CDR3 is the main CDR responsible for recognizing processed antigen, although CDR1 of the alpha chain has also been shown to interact with the N-terminal part of the antigenic peptide, whereas CDR1 of the beta chain interacts with the C-terminal part of the peptide.

CDR2 is thought to recognize the MHC. CDR4 of the β-chain is not thought to participate in antigen recognition, but has been shown to interact with superantigens.

The constant domain of the TCR domain consists of short connecting sequences in which a cysteine residue forms disulfide bonds, which forms a link between the two chains.

Antigen presentation stimulates T cells to become either "cytotoxic" CD8+ cells or "helper" CD4+ cells.

The two chains of the T cell receptor

Generation of the TCR

Processes for TCR formation are similar to those described for B-cell antigen receptors, otherwise known as immunoglobulins.

  • The TCR alpha chain is generated by VJ recombination, whereas the beta chain is generated by V(D)J recombination (both involve a somewhat random joining of gene segments to generate the complete TCR chain).
  • In a similar manner, generation of the TCR gamma chain involves VJ recombination, whereas generation of the TCR delta chain occurs by V(D)J recombination.

The intersection of these specific regions (V and J for the alpha or gamma chain, V D and J for the beta or delta chain p3n15) corresponds to the CDR3 region that is important for antigen-MHC recognition (see above).
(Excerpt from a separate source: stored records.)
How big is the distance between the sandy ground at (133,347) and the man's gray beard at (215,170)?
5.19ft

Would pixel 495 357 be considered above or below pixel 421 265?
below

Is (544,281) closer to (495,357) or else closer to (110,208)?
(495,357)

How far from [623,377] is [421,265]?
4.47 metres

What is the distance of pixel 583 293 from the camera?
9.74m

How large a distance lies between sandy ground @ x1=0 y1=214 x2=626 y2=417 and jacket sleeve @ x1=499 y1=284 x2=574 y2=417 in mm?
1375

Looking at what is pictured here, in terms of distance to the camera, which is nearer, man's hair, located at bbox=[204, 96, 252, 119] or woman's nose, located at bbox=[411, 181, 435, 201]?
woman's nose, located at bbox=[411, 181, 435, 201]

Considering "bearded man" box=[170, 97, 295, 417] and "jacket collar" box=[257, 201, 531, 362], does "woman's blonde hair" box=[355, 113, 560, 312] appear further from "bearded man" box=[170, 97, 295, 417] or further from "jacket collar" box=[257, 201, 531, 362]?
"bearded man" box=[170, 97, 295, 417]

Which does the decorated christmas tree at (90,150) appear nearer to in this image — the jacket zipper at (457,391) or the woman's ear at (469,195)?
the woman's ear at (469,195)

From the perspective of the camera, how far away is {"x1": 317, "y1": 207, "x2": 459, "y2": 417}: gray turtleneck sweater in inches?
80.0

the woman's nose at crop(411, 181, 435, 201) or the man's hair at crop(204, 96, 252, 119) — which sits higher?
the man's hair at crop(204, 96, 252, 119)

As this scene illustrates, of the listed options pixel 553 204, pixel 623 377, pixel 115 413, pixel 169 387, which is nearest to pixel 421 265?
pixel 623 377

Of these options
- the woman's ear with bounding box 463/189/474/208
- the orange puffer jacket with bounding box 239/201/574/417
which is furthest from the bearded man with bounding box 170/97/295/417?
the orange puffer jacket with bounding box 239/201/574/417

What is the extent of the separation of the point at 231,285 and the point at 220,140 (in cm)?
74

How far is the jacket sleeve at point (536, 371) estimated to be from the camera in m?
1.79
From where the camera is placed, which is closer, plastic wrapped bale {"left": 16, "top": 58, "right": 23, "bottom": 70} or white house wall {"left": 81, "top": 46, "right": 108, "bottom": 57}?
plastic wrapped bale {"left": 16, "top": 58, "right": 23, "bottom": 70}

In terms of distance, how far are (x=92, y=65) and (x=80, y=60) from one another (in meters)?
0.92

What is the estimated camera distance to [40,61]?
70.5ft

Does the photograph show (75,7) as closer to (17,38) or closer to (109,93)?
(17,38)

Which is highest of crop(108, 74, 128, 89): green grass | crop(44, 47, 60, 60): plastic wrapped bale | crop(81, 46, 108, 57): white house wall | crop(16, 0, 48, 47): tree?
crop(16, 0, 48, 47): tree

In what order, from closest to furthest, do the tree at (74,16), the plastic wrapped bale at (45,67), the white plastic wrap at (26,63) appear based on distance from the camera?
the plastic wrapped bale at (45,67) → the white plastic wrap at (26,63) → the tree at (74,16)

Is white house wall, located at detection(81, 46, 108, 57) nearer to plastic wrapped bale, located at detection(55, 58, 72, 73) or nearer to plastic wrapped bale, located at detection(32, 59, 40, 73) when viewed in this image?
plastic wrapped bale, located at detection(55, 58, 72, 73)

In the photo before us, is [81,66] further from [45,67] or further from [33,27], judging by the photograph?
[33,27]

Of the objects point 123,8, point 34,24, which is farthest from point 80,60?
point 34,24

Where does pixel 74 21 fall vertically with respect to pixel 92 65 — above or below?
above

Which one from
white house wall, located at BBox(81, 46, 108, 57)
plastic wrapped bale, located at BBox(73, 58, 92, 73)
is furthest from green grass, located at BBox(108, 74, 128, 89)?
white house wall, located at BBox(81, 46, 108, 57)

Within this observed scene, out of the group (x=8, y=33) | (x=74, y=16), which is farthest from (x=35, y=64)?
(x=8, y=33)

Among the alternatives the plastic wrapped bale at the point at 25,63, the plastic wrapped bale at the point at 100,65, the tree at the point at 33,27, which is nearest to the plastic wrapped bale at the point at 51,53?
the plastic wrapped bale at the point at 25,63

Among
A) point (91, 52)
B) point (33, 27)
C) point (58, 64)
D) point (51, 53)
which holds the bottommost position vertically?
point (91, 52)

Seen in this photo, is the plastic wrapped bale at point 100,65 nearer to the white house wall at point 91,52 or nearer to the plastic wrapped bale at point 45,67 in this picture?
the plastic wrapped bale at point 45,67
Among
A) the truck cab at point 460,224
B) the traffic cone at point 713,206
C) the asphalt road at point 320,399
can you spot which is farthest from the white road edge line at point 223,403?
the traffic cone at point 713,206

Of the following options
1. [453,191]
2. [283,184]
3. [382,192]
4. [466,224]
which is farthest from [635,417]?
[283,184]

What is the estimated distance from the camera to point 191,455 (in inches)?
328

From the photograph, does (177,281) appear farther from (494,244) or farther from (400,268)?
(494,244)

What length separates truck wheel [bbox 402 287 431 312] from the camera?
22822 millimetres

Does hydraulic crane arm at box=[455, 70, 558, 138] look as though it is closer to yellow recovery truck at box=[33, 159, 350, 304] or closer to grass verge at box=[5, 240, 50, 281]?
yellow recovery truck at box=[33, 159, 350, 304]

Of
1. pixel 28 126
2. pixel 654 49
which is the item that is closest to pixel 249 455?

Furthermore, it is the unique combination of the segments at this region, along with palindromic and random N- and P- nucleotide additions, which accounts for the great diversity in specificity of the T cell receptor for processed antigen.

The TCR Complex

The transmembrane region of the TCR is composed of positively-charged amino acids.

It is thought that this allows the TCR to associate with other molecules like CD3, that possess three distinct chains (γ, δ, and ε) in mammals and the ζ-chain].

These accessory molecules have negatively-charged transmembrane regions and are vital to propagating the signal from the TCR into the cell; the cytoplasmic tail of the TCR is extremely short, making it unlikely to participate in signaling.

The CD3- and ζ-chains, together with the TCR, form what is known as the T cell receptor complex.

The T-cell receptor complex with TCR-α and TCR-β chains, CD3 and ζ-chain accessory molecules and the co-receptor CD4

TCR Co-Receptors

The signal from the T cell complex is enhanced by simultaneous binding of the MHC molecules by a specific co-receptor.

The co-receptor not only ensures the specificity of the TCR for the correctly-presented antigen but also allows prolonged engagement between the antigen presenting cell and the T cell and recruits essential molecules (e.g., LCK) inside the cell that are involved in the signaling of that activated T lymphocyte.


  1. Janeway CA, Jr.; et al. (2005). Immunobiology (6th ed. ed.). Garland Science. ISBN 0-443-07310-4.
  2. Abbas AK and Lichtman AH (2003). Cellular and Molecular Immunology (5th ed. ed.). Saunders, Philadelphia. ISBN 0-7216-0008-5.